SELECTION

━━━━

Title: Nisyros, History and Architecture of an Aegean Island

Author: Richard Economakis with Photography Cornelis de Vries

Publisher: Athens, Melissa, 2001, www.melissabooks.com

English ISBN: 960-204-232-X
Greek ISBN: 960-204-231-1

Reviewed by Dr. Paul Campanis dad@nisyros.net

This book by Economakis and de Vries is the best thing I have read over the last several years on Nisyro. Mostly you get badly translated rehashes of some history and local lore. This book is heavily researched and Richard Economakis, a son of Mandraki, has so much love and care in his words. The words overwhelmed me on occasion. His words are artful and deep.
Dear Kornelios de Vries is an adopted child of Nisyro who does beautiful pictures. I spent my early years of work at Polaroid and have a kind of feel for photos. I am no expert, but a mere amateur, a lover of sorts. I love his photos and would not know where to start in praise of his work. The pictures of doors, the lone tree facing out on a stormy sea, the flowers at the kastro. Where do you start? He is a complement to the text of Richard and the wisdom of his words. The photos bring me right back to the homeplace. What more could one ask of a photograph?

━━━━

GIVEN RECORDS

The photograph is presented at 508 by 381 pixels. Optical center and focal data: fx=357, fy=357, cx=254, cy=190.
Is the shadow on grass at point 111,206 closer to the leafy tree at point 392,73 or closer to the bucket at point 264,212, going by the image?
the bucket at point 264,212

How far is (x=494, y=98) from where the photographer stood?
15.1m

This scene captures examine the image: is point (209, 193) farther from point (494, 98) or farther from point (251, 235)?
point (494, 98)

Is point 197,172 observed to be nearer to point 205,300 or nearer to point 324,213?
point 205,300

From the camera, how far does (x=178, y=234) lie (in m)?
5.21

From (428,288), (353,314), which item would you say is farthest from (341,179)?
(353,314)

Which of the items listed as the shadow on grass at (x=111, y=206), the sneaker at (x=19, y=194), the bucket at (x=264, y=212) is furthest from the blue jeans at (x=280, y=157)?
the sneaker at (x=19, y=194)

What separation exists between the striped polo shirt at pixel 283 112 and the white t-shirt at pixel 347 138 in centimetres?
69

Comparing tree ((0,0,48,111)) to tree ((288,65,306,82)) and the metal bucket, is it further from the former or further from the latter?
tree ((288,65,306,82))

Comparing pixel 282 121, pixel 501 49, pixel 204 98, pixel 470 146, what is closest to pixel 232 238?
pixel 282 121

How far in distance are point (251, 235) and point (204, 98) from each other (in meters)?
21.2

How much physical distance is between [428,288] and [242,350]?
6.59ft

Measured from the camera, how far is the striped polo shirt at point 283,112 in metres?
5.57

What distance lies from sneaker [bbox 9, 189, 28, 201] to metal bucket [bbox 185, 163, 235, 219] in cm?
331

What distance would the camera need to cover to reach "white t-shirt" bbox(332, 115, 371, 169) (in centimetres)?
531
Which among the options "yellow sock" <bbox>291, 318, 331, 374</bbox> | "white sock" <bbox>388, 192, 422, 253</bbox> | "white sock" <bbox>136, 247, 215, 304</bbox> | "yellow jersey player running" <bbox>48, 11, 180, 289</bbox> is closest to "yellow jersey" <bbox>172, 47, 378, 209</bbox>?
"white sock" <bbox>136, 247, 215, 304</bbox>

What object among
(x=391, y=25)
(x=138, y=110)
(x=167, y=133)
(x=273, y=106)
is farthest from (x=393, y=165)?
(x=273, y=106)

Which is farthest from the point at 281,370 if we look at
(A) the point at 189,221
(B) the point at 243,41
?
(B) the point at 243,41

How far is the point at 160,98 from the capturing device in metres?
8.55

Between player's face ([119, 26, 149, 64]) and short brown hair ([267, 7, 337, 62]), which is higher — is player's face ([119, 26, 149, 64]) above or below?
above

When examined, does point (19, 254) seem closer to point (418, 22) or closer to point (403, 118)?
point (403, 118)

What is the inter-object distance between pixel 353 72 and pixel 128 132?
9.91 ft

━━━━

TO DO
**A)** Quote the part of the book review that begins with the words containing "Reviewed by Dr." and ends with "artful and deep.".
**B)** Extend the review of the Nisyros book past its last sentence.
The records play no part in what comes next.

RESPONSES PER TASK
**A)**
Reviewed by Dr. Paul Campanis dad@nisyros.net

This book by Economakis and de Vries is the best thing I have read over the last several years on Nisyro. Mostly you get badly translated rehashes of some history and local lore. This book is heavily researched and Richard Economakis, a son of Mandraki, has so much love and care in his words. The words overwhelmed me on occasion. His words are artful and deep.

**B)**
I remember meeting Ansel Adams and hanging a bit with him when I worked at Polaroid. I had no idea then of his place in American photography but I now have seen many of his photos of the American West and have a sense of the grandeur he describes. I am more prone to care about the WPA (Works Progress Administration, the agency created by President Franklin Roosevelt in 1935 to help with the economic depression in the USA at that time) photos of other American photographers who told the times of hardship and the Depression.
What I look for in a photo mainly is caring. When caring is present it seems to me the picture does its work. Like when I water the flowers in my yard or when I clean the bathroom sink. The picture has work to do. I am not prone to the icy grandeur Adams gets from his work. It just does not move me. But other pictures do tremendously. I rush to a good library to find books of photos, travel, historical, fashion whatever.
In a way I live in photos, they move me so. I simply cannot live without them. You can imagine then what Kornelios's pictures do to me, a child of Nisyro who has gone there for some many years now.